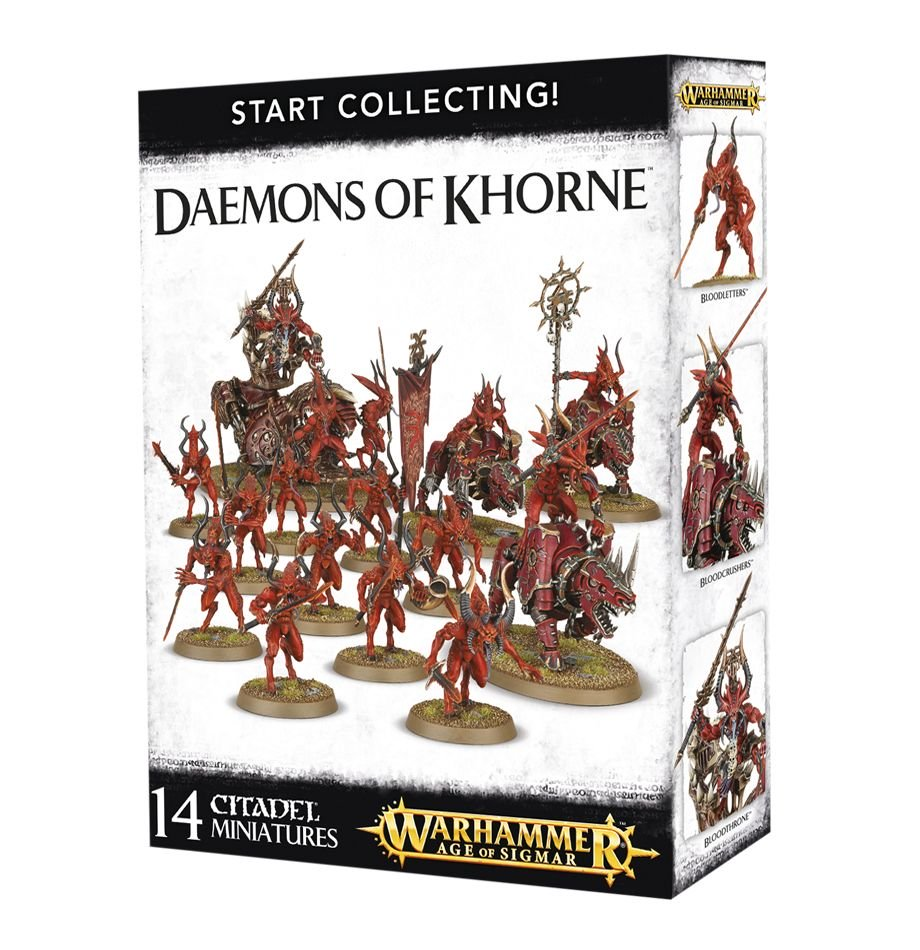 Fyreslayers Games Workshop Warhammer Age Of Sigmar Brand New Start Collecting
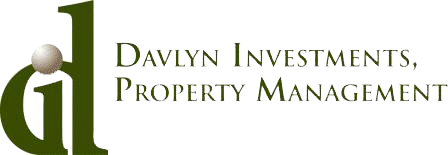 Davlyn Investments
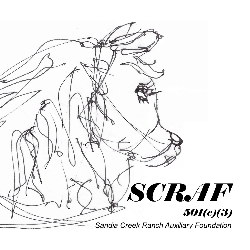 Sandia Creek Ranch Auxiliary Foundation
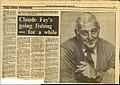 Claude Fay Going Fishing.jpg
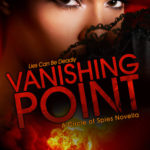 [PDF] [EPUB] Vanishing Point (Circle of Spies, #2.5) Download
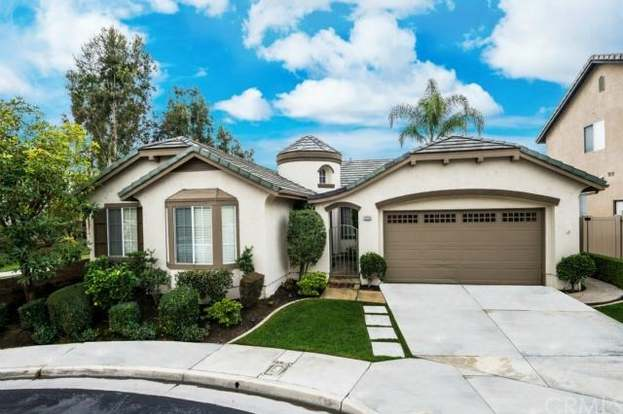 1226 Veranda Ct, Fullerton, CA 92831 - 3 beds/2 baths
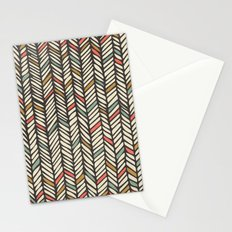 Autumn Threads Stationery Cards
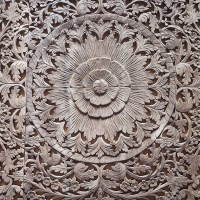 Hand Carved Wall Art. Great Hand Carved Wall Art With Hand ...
--
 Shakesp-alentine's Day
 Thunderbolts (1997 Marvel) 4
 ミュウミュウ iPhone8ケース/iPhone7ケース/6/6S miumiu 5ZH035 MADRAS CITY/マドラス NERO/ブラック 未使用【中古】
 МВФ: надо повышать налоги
...
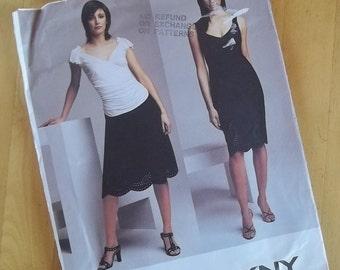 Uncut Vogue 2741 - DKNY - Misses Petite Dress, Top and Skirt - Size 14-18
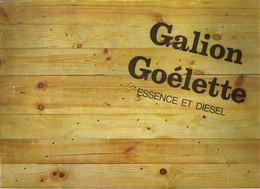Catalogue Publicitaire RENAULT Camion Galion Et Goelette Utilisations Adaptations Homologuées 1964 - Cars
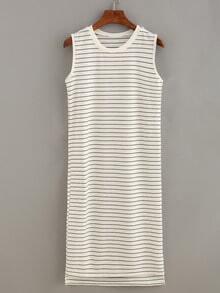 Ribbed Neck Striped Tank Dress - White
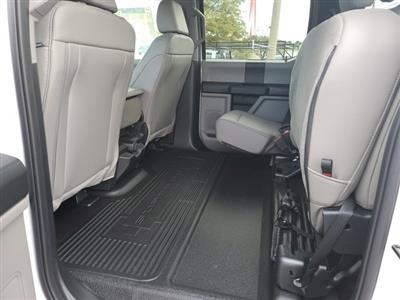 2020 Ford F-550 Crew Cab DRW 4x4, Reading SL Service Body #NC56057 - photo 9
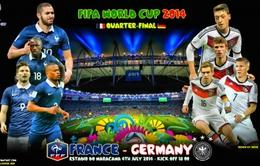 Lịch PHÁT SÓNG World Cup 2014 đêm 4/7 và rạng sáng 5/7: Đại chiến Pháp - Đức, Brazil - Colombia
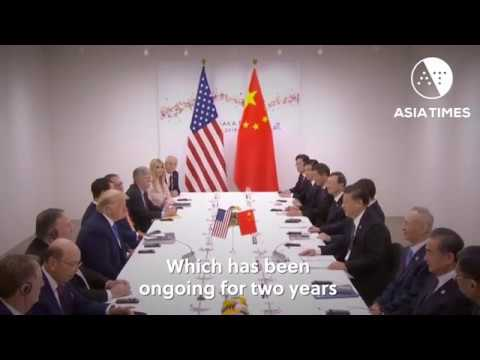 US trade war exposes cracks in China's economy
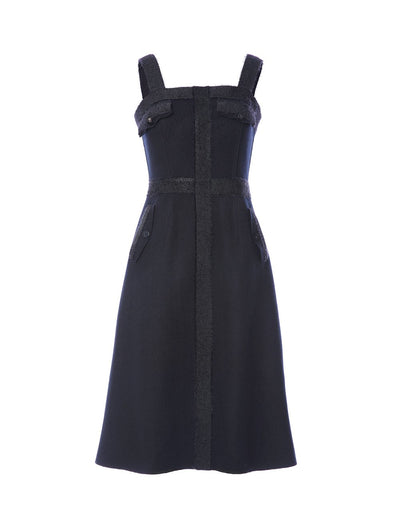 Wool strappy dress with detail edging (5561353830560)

_Work required_
Look above for the line holding "Fyreslayers Games Workshop" and output everything from it down to the line holding "Hand Carved Wall Art.", both ends included, exactly and without images.

_Response to the task_
 Fyreslayers Games Workshop Warhammer Age Of Sigmar Brand New Start Collecting
 Davlyn Investments
 Sandia Creek Ranch Auxiliary Foundation
 Claude Fay Going Fishing.jpg
 [PDF] [EPUB] Vanishing Point (Circle of Spies, #2.5) Download
 1226 Veranda Ct, Fullerton, CA 92831 - 3 beds/2 baths
 Autumn Threads Stationery Cards
 Hand Carved Wall Art. Great Hand Carved Wall Art With Hand ...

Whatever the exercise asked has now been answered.